Start of Block

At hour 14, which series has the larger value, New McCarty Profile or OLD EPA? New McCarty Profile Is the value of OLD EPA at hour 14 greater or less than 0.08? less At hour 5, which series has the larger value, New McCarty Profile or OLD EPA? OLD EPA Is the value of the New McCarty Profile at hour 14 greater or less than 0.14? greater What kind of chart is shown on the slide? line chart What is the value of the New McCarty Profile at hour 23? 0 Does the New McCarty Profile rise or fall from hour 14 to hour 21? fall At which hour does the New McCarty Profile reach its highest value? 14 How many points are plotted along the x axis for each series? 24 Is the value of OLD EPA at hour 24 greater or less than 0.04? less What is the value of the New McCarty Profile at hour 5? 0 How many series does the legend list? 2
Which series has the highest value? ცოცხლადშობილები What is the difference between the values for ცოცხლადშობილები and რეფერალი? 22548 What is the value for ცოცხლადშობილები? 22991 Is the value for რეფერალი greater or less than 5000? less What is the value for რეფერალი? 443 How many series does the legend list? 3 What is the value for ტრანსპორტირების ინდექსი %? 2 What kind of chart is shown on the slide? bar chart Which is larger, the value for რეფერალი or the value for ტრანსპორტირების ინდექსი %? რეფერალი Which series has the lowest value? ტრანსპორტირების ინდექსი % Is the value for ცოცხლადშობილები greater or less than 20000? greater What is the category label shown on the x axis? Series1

End of Block
Start of Block

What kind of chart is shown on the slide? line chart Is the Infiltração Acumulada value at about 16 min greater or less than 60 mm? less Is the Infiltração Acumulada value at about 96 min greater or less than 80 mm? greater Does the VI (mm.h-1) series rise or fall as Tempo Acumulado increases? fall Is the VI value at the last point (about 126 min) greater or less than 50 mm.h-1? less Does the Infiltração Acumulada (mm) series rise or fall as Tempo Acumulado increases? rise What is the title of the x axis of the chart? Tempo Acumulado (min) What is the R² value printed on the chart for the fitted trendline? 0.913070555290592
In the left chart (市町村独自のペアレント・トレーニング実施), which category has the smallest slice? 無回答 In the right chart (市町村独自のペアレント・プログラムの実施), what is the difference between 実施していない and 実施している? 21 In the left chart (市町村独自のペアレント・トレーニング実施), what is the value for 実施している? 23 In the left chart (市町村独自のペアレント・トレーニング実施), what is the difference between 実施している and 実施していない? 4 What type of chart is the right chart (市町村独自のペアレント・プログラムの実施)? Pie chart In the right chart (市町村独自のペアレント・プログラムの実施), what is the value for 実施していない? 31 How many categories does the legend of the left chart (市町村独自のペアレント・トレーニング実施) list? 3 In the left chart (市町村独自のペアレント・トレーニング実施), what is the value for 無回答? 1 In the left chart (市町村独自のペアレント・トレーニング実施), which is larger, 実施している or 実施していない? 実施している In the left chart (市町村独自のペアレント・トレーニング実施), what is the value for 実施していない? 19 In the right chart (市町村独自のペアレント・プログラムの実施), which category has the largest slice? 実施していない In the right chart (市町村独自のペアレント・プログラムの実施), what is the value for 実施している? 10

End of Block
Start of Block

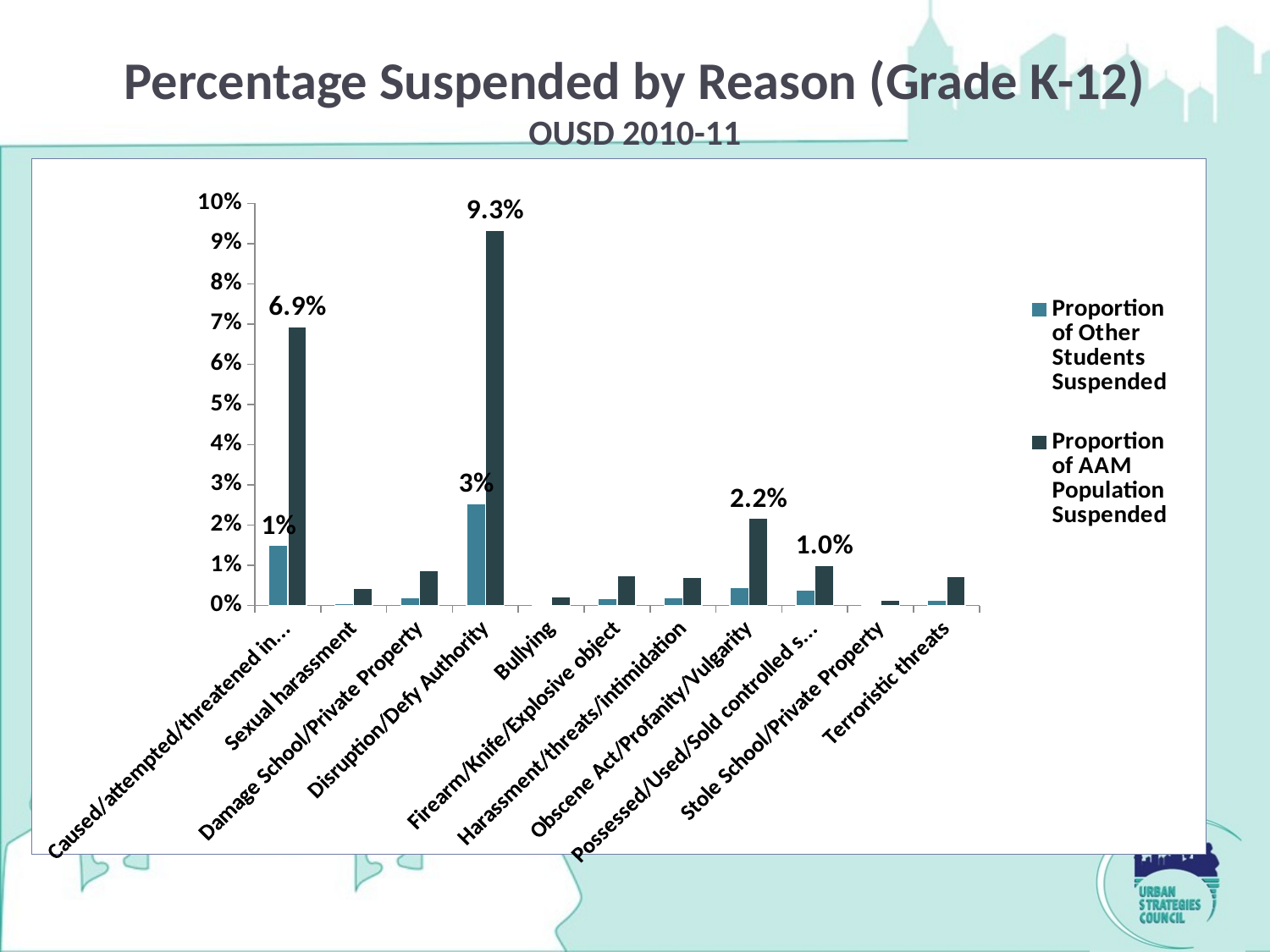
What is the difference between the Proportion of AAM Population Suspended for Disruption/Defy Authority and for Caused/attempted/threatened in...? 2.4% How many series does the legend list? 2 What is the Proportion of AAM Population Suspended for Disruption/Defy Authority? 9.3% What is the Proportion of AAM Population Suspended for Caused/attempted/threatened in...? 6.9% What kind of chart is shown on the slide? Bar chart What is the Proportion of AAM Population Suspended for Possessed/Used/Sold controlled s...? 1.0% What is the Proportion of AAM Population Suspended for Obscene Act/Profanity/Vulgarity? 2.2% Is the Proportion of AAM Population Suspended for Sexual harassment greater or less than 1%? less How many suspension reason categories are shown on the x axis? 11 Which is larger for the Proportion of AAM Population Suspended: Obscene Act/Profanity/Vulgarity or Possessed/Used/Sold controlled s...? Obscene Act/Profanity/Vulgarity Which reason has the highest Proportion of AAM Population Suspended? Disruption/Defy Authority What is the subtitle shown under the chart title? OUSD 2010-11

End of Block

* Job item *
Rewrite the rows from the line with "fitted trendline? 0.913070555290592" to the line with "In the left chart (市町村独自のペアレント・トレーニング実施), which category", replacing "Infiltração Acumulada" with "Cumulative Infiltration" and leaving everything else unchanged.

* Output of the exercise *
What kind of chart is shown on the slide? line chart Is the Cumulative Infiltration value at about 16 min greater or less than 60 mm? less Is the Cumulative Infiltration value at about 96 min greater or less than 80 mm? greater Does the VI (mm.h-1) series rise or fall as Tempo Acumulado increases? fall Is the VI value at the last point (about 126 min) greater or less than 50 mm.h-1? less Does the Cumulative Infiltration (mm) series rise or fall as Tempo Acumulado increases? rise What is the title of the x axis of the chart? Tempo Acumulado (min) What is the R² value printed on the chart for the fitted trendline? 0.913070555290592
In the left chart (市町村独自のペアレント・トレーニング実施), which category has the smallest slice? 無回答 In the right chart (市町村独自のペアレント・プログラムの実施), what is the difference between 実施していない and 実施している? 21 In the left chart (市町村独自のペアレント・トレーニング実施), what is the value for 実施している? 23 In the left chart (市町村独自のペアレント・トレーニング実施), what is the difference between 実施している and 実施していない? 4 What type of chart is the right chart (市町村独自のペアレント・プログラムの実施)? Pie chart In the right chart (市町村独自のペアレント・プログラムの実施), what is the value for 実施していない? 31 How many categories does the legend of the left chart (市町村独自のペアレント・トレーニング実施) list? 3 In the left chart (市町村独自のペアレント・トレーニング実施), what is the value for 無回答? 1 In the left chart (市町村独自のペアレント・トレーニング実施), which is larger, 実施している or 実施していない? 実施している In the left chart (市町村独自のペアレント・トレーニング実施), what is the value for 実施していない? 19 In the right chart (市町村独自のペアレント・プログラムの実施), which category has the largest slice? 実施していない In the right chart (市町村独自のペアレント・プログラムの実施), what is the value for 実施している? 10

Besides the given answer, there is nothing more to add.